For perspective on where women like June figure into the grand scheme of China’s development, it’s helpful to understand the historical place of Chinese women over the past hundred years. Until at least 1906, most Chinese women had their feet bound. Until 1950, they were sold in marriage to the highest bidder. Then
there was the Great Famine (1958–1961), which took the lives of over 30 million people and during which it wasn’t uncommon for party officials and militia to rape women at will while making their rounds of different communes. Things took a sharp turn in the Cultural Revolution during the ’60s and ’70s, a time when China had one of the highest female employment rates in the world. Almost overnight, women became “sexless comrades,” laboring shoulder to shoulder with men for the greater good of the nation. From a gender viewpoint, this is a special period in Chinese history, the unique conditions of which likely served as the breeding grounds for many of the self-made female billionaires that China has become so famous for, although it came at a huge cost. An estimated 2 million lives were lost during the Revolution, as the result of persecution, torture, violence, and humiliation that began during the bloody summer of 1966, and carried on for a decade.
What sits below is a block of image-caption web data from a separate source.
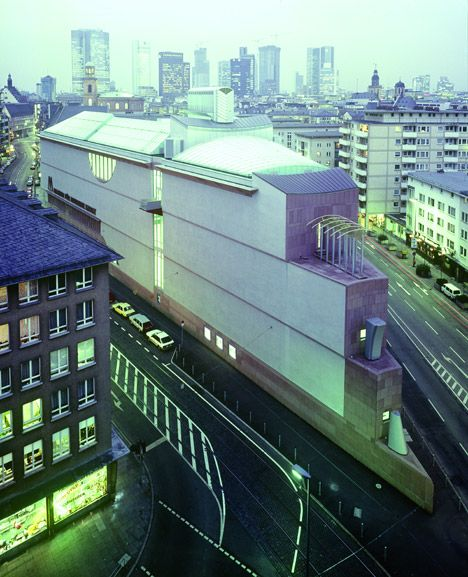 Hans Hollein: a life in projects - Museum für Moderne Kunst, Frankfurt, Germany, 1982–199. Photograph by R. Örlimans.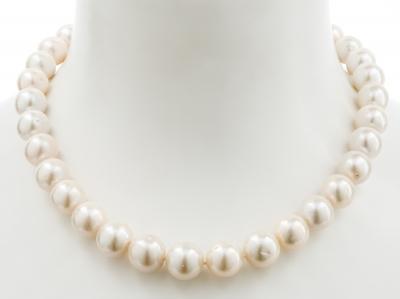 Collar de perlas de los mares del sur, blancas y esféri...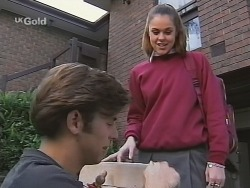 Malcolm Kennedy, Shona Munro in Neighbours Episode 2702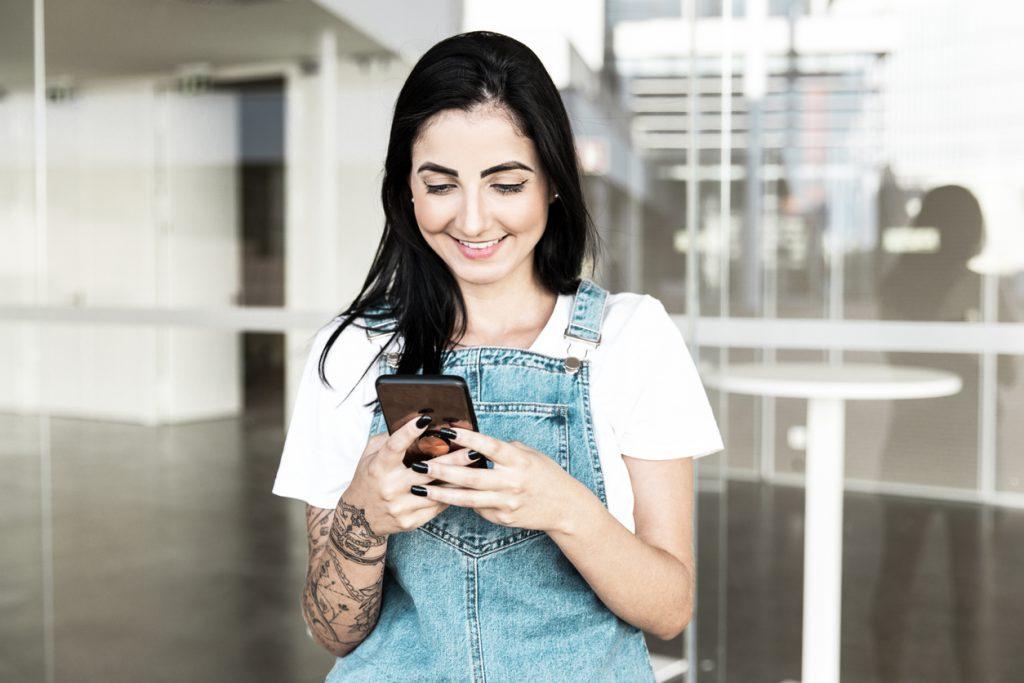 Uso do celular por jovens aprendizes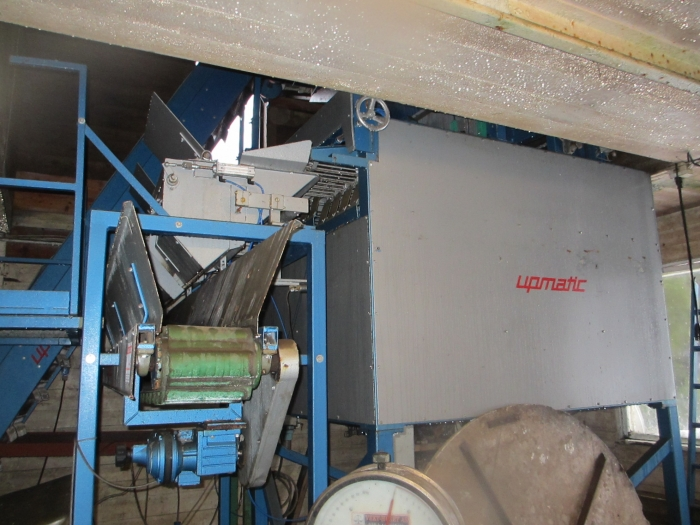 3539 Upmatic multi head weigher 1025 E 2,5-25 kg year model 2001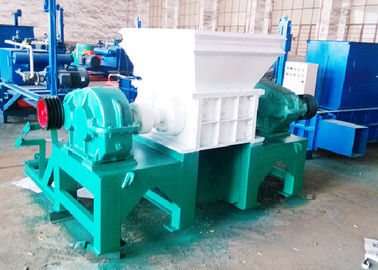 Φ300×30 Knife Size Twin Shaft Shredder / Waste Rubber Shredder Machine 11 Ton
After Mao’s death in 1976, circumstances began to improve. Schools and universities reopened, although the onset of a more sedate period of economic reform and the cultural re-gentrification that accompanied it required that women resume their more traditionally feminine position in society, almost as if nothing had happened. And therein lies the rub: Chinese women have never had their own true feminist revolution—most of the greater opportunities they gained to more actively participate in society were imposed on them, and as a result, could just as easily be taken away.
Until now.
As the world’s second largest economy after the United States (in terms of nominal GNP), China has grown at an unprecedented rate, but to avoid losing its position on the global economic leaderboard, it needs to focus on maintaining its size—something it cannot do without the full engagement of its women. This is especially true since one of the country’s strongest engines of growth—its power in numbers—is on the wane. Figures from the National Bureau of Statistics of the Chinese Ministry of Human Resources and Social Security show that China’s working-age population has been shrinking every year since 2012. Between 2016 and 2030, it is expected to shrink from just over 900 million to 870 million, before dropping to 700 million by 2050. These falling numbers are the logical result of the one-child policy, which has reduced the size of China’s overall population, but there’s more to it. As China’s workforce shrinks, the employment preferences of its workforce are changing. With greater access to higher education, Chinese workers are less likely to want to be employed in the manufacturing sectors that once catapulted their nation’s economy to new heights. More want jobs in the service and finance economy, which China is in the process of transitioning to.